Zaledwie miesiąc temu w programie ''Pytanie na śniadanie'' Łukasz Nowicki i Ida Nowakowska żartowali z osób chorujących na depresję. Ich zachowanie odbiło się szerokim echem w mediach, a na prowadzących spłynęła fala krytyki. Oboje przeprosili i wydawało się, że będą uważali na to, co mówią i robią na antenie. Nie trzeba było jednak długo czekać na kolejne żenujące zachowanie.
W ostatnim odcinku programu prowadzący wraz z ekspertką dyskutowali na temat zdrowych nawyków żywieniowych. Rozmowa dotyczyła letniego menu, które powinno znaleźć się na wakacyjnych stołach podczas rodzinnych spotkań, a także grillach. Zaproszona do studia kobieta zastanawiała się, co na stole w programie o zdrowym żywieniu robi białe pieczywo. Wtedy Nowicki zamaszystym ruchem zrzucił bułki z talerza na trawę.

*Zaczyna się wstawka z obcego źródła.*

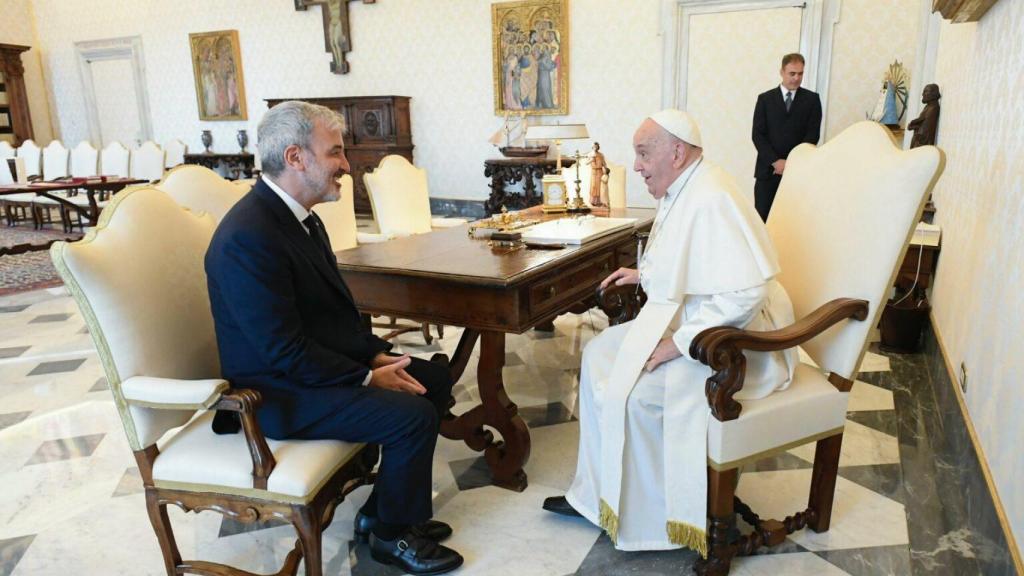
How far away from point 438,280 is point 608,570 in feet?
3.56

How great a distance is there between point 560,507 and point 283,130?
1520mm

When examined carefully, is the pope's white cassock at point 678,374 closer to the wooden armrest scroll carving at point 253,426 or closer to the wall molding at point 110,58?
the wooden armrest scroll carving at point 253,426

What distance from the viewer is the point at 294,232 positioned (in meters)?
1.91

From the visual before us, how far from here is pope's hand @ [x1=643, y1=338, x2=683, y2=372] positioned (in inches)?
78.6

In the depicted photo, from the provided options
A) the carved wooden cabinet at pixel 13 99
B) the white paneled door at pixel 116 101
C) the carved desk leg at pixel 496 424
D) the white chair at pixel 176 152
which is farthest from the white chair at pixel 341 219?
the carved wooden cabinet at pixel 13 99

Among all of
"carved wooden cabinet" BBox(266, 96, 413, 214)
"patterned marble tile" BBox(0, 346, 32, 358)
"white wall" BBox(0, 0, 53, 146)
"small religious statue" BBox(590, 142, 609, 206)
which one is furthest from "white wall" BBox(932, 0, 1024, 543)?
"white wall" BBox(0, 0, 53, 146)

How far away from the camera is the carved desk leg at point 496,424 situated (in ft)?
8.20

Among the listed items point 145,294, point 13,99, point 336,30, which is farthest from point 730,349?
point 13,99

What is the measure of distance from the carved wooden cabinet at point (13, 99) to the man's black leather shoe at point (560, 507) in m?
13.5

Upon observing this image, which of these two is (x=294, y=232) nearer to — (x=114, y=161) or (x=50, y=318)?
(x=50, y=318)

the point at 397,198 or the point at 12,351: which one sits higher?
the point at 397,198

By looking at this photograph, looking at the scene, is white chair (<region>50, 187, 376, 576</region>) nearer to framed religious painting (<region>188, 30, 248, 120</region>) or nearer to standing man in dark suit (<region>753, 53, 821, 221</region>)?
standing man in dark suit (<region>753, 53, 821, 221</region>)

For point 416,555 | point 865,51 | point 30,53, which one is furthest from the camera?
point 30,53

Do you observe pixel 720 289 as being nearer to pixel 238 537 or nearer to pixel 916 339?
pixel 238 537
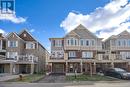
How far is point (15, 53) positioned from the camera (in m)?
50.7

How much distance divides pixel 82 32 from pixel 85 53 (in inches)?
178

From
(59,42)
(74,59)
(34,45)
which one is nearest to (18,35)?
(34,45)

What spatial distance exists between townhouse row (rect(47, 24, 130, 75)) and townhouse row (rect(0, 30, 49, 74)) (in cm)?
360

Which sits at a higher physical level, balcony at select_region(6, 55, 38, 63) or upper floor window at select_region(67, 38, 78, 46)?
upper floor window at select_region(67, 38, 78, 46)

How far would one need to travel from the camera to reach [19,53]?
50.7 m

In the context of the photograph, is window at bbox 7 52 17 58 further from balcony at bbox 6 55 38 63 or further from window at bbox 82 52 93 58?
window at bbox 82 52 93 58

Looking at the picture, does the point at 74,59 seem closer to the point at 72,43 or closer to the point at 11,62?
the point at 72,43

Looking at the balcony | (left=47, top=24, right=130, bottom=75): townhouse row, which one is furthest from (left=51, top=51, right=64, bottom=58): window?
the balcony

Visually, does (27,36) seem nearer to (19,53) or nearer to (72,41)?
(19,53)

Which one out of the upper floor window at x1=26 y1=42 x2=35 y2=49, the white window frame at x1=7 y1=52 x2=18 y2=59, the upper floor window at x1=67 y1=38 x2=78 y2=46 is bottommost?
the white window frame at x1=7 y1=52 x2=18 y2=59

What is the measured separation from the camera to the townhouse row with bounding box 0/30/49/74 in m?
49.8

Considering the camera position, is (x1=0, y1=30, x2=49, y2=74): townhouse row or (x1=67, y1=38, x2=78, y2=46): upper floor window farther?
(x1=67, y1=38, x2=78, y2=46): upper floor window

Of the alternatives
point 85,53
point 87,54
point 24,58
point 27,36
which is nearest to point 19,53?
point 24,58

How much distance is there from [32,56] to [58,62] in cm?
513
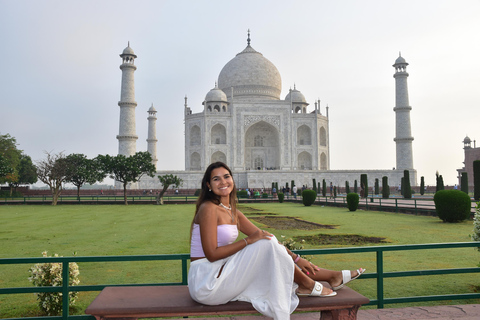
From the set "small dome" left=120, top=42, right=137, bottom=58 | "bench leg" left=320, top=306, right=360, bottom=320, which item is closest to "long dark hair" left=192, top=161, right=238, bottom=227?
"bench leg" left=320, top=306, right=360, bottom=320

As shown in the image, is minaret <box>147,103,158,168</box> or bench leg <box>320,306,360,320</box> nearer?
bench leg <box>320,306,360,320</box>

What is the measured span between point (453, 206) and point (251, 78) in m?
31.6

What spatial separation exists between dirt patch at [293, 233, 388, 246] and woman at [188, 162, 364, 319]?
5.20 metres

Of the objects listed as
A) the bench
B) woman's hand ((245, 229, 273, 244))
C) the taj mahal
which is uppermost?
the taj mahal

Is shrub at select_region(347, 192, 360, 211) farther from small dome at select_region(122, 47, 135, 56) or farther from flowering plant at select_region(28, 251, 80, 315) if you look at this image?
small dome at select_region(122, 47, 135, 56)

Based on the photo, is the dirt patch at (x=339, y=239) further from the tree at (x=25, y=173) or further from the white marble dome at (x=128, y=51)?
the tree at (x=25, y=173)

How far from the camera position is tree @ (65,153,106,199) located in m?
25.6

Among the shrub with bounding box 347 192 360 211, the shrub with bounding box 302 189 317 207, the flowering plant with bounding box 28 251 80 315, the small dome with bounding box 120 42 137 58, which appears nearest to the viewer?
the flowering plant with bounding box 28 251 80 315

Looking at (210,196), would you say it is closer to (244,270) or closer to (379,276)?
(244,270)

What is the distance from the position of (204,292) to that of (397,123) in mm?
35510

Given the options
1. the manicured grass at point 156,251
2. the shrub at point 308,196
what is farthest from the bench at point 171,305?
the shrub at point 308,196

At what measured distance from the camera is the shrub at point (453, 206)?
35.7 ft

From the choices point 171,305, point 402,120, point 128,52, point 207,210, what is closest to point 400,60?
point 402,120

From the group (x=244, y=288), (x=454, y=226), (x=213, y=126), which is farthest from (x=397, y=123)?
(x=244, y=288)
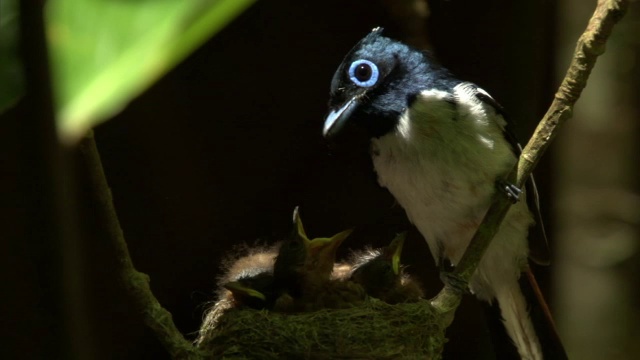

Zachowanie dziennikarza nie spodobało się widzom. Mnóstwo osób na świecie zmaga się ze skrajnym ubóstwem i umiera z niedożywienia. Nic dziwnego, że wiele osób gest prowadzącego uznało za wysoce niestosowny. Internauci szybko zareagowali na całą sytuację i skrytykowali Nowickiego. Zachowanie prezentera dziwi i budzi u wielu niesmak tym bardziej, że od lat jest on zaangażowany w działalność UNICEF-u, w tym akcje, które mają na celu niesienie pomocy umierającym z głodu dzieciom.
Więcej na temat pomocy dzieciom możecie przeczytać TUTAJ.
Dziennikarz postanowił się wytłumaczyć. Zrobił to w komentarzu za pośrednictwem Facebooka Idy Nowakowskiej. Stwierdził, że zrzucił bułki na ziemię, by symbolicznie pokazać, że są niezdrowe i nie warto ich jeść.
Drodzy Państwo! Tu Łukasz Nowicki. Piszę z profilu Idy, bo nie mam Facebooka. Kochani, rozmowa dotyczyła zdrowego odżywiania, jedzenia warzyw i ograniczania spożywania mięsa. Na stole stało stare, białe pieczywo do hamburgerów, które z chlebem nie ma nic wspólnego i jest koszmarnie niezdrowe. Symbolicznie zrzuciłem je ze stołu, namawiając do jedzenia zdrowych produktów. Po rozmowie bułki pozbierałem. Chleb szanuję, jem, a te bułki to było sztuczne świństwo... Wybaczcie tę metaforę, ale naprawdę wierzę, że takich rzeczy nie powinniśmy jeść.
Komentarz screen z Facebooka/Ida Victoria Herndon
Przekonał Was?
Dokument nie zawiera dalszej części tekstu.